Results of several studies of the closed-loop Evoke system have been so promising, in fact, that the FDA recently opted to approve the technology for chronic pain treatment. According to the company, this marks the first time the agency has handed down premarket approval to a spinal cord stimulation system based on the results of a double-blind, randomized controlled trial.
With the approval under its belt, the former Fierce 15 winner will begin a limited rollout of the system among several of its clinical trial sites in the second half of this year. A full commercial launch will follow in 2023.
Unlike many other spinal cord stimulation devices currently on the market, Saluda’s technology is a closed-loop system, meaning it’s capable of self-regulating the therapy it delivers rather than requiring external adjustments. It does so by measuring spinal cord activation in real time and continuously determining whether changes are needed to optimize pain relief.
The system makes its own adjustments at the same frequency as the electrical pulses it delivers—which can be more than 100 times per second.

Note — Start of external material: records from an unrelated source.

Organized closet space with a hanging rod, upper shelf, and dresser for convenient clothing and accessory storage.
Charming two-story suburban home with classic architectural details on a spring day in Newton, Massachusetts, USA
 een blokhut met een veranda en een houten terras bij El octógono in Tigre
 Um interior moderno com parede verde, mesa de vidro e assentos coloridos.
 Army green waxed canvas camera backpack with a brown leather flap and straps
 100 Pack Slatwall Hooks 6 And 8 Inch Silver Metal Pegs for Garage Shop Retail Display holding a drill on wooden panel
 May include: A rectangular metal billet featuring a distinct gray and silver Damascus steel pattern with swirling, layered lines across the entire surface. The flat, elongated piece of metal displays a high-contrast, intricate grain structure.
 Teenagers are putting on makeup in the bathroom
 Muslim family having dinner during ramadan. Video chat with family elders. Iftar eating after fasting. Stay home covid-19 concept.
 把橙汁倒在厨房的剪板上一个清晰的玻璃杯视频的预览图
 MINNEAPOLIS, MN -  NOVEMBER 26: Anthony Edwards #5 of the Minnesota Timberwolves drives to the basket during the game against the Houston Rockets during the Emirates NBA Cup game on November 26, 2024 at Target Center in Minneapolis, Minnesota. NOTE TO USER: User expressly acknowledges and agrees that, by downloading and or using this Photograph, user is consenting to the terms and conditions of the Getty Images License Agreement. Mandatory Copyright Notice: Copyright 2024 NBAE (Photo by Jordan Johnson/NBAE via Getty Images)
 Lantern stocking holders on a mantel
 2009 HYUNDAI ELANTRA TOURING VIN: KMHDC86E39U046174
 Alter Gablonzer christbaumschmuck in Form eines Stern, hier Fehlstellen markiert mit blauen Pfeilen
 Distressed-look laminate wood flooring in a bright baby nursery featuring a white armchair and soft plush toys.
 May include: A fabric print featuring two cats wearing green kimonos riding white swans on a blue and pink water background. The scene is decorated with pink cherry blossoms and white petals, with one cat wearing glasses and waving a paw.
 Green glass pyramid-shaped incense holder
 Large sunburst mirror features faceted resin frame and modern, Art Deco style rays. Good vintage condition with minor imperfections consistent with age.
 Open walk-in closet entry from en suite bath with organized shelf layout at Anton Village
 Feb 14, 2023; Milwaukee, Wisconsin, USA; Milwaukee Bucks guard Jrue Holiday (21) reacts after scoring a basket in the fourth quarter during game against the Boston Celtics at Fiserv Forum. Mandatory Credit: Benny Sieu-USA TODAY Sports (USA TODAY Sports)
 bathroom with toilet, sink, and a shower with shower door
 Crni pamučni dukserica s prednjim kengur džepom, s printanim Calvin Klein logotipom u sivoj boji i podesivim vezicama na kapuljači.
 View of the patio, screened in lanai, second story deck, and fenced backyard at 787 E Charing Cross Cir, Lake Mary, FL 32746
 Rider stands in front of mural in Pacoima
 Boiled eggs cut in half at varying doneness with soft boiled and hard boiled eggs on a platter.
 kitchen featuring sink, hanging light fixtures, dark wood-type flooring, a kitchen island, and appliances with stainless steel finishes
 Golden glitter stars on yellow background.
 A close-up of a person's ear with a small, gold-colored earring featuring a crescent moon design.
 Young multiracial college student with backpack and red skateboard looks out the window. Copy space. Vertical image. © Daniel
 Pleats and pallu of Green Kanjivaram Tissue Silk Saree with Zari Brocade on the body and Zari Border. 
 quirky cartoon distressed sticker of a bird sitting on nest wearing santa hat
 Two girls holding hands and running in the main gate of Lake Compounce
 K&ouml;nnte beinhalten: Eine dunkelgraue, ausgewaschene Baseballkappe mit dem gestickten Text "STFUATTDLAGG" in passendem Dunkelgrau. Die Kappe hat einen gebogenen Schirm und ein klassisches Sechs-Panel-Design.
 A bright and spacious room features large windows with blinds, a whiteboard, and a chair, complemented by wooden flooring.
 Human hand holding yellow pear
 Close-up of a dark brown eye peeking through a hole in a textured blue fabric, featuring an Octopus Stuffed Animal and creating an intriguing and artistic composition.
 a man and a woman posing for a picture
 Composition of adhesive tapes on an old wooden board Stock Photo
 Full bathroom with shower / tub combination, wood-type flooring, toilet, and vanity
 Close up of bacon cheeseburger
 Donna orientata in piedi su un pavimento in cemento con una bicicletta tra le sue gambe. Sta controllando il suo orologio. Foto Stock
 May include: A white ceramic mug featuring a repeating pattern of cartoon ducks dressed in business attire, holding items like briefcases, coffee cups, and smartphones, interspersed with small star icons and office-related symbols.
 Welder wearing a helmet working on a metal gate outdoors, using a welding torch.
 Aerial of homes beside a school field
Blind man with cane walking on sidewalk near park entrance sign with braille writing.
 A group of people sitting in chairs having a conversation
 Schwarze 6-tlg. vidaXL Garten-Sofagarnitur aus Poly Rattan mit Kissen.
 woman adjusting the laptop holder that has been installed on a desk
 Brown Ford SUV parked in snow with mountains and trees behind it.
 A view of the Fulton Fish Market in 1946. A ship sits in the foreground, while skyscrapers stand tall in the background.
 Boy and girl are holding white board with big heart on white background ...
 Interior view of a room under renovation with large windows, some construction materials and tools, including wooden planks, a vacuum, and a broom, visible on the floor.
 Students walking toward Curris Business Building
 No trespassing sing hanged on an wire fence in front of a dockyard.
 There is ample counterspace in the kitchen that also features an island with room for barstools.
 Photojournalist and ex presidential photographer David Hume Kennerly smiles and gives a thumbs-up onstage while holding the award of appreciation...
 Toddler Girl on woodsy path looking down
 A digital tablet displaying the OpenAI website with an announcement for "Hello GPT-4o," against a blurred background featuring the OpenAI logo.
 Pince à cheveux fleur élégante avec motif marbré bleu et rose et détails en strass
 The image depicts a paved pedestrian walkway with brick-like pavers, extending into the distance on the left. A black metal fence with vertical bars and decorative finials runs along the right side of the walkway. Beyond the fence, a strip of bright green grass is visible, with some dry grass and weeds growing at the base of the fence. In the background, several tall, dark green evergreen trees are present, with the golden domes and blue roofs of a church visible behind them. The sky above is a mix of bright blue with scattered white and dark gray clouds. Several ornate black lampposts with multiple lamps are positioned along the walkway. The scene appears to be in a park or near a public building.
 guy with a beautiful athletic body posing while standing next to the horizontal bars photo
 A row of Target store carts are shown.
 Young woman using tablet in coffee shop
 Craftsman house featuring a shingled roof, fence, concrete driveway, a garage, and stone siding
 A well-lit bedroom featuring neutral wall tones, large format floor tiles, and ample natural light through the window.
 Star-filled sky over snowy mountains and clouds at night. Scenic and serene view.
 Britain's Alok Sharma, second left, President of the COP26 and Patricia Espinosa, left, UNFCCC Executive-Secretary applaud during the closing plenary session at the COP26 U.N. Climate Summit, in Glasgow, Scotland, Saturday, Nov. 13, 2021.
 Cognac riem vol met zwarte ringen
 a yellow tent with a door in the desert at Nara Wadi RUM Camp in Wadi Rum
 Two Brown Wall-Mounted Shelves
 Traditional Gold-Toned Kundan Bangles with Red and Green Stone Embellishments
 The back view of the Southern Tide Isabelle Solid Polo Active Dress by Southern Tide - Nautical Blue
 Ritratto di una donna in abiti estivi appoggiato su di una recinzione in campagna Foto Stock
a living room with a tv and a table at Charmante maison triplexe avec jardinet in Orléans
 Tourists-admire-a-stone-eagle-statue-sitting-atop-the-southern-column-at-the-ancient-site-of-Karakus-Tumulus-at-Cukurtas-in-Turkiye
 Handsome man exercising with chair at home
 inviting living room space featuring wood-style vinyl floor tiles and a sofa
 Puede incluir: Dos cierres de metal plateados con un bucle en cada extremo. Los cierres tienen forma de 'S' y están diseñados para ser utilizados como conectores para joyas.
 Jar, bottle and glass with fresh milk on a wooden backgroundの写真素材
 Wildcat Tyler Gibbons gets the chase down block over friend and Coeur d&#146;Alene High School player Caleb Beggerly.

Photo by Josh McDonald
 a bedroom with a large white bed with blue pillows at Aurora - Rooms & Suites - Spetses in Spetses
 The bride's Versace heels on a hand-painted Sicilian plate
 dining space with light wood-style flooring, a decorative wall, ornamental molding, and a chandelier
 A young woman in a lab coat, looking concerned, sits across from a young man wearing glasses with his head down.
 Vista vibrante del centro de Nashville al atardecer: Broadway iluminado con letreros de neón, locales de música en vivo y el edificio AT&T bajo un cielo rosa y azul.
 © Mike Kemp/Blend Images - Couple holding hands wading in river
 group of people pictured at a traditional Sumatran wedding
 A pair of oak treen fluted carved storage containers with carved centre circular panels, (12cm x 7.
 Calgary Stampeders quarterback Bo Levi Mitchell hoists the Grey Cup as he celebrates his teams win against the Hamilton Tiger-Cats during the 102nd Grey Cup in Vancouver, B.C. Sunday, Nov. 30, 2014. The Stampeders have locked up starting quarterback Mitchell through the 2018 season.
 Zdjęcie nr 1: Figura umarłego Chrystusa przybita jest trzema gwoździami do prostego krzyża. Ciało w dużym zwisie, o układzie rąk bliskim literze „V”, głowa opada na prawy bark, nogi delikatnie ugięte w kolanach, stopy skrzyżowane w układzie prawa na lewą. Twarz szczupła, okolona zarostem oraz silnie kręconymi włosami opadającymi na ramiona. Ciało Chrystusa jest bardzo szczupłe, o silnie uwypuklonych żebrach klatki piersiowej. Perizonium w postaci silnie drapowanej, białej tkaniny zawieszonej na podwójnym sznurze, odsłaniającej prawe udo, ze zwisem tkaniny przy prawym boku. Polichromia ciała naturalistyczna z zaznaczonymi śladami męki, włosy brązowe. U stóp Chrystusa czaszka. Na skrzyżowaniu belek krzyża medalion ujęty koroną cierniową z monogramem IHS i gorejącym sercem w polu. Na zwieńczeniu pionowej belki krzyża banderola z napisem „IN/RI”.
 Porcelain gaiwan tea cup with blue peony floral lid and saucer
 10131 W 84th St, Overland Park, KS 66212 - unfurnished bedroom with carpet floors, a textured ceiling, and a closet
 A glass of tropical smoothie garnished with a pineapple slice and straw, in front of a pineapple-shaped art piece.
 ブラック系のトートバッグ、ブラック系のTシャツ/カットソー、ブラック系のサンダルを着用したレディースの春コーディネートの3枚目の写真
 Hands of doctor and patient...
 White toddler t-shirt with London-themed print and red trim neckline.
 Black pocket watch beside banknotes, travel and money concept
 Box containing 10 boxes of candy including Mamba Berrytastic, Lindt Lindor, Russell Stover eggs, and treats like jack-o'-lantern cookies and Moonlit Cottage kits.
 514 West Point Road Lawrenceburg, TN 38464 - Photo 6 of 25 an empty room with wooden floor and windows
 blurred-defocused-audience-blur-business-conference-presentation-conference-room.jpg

“The FDA approval of the Evoke System marks a seminal moment in the field of spinal cord stimulation,” said Timothy Deer, M.D., a investigator for the device’s clinical trial and president and CEO of the Spine and Nerve Center of The Virginias. “For the last 50 years, our field has relied on subjective feedback from the patient to optimize therapy, with results in published literature demonstrating good clinical outcomes, but also highlighting challenges with predictable long-term durability.”
In the clinical study that led to the FDA approval, the Evoke system outperformed its open-loop competitors by providing superior pain relief after one year of treatment with virtually no increase in pain medication. The device was also able to maintain spinal cord activation throughout more than 95% of the therapeutic window compared to less than 50% of the time with the open-loop systems.
At the one-year mark, the majority of patients implanted with the Evoke system reported clinically meaningful improvements not only in their pain levels but also in their mood states, sleep quality and overall health-related quality of life—with more than 85% of patients showing significant improvements in the latter category.
And those results appear to hold up: In newly published long-term data from the study, after two years, none of the devices had been removed because they stopped working. Additionally, most patients no longer require reprogramming for the devices after the first year, with the data showing a median of zero visits per patient per month between the 12- and 24-month marks.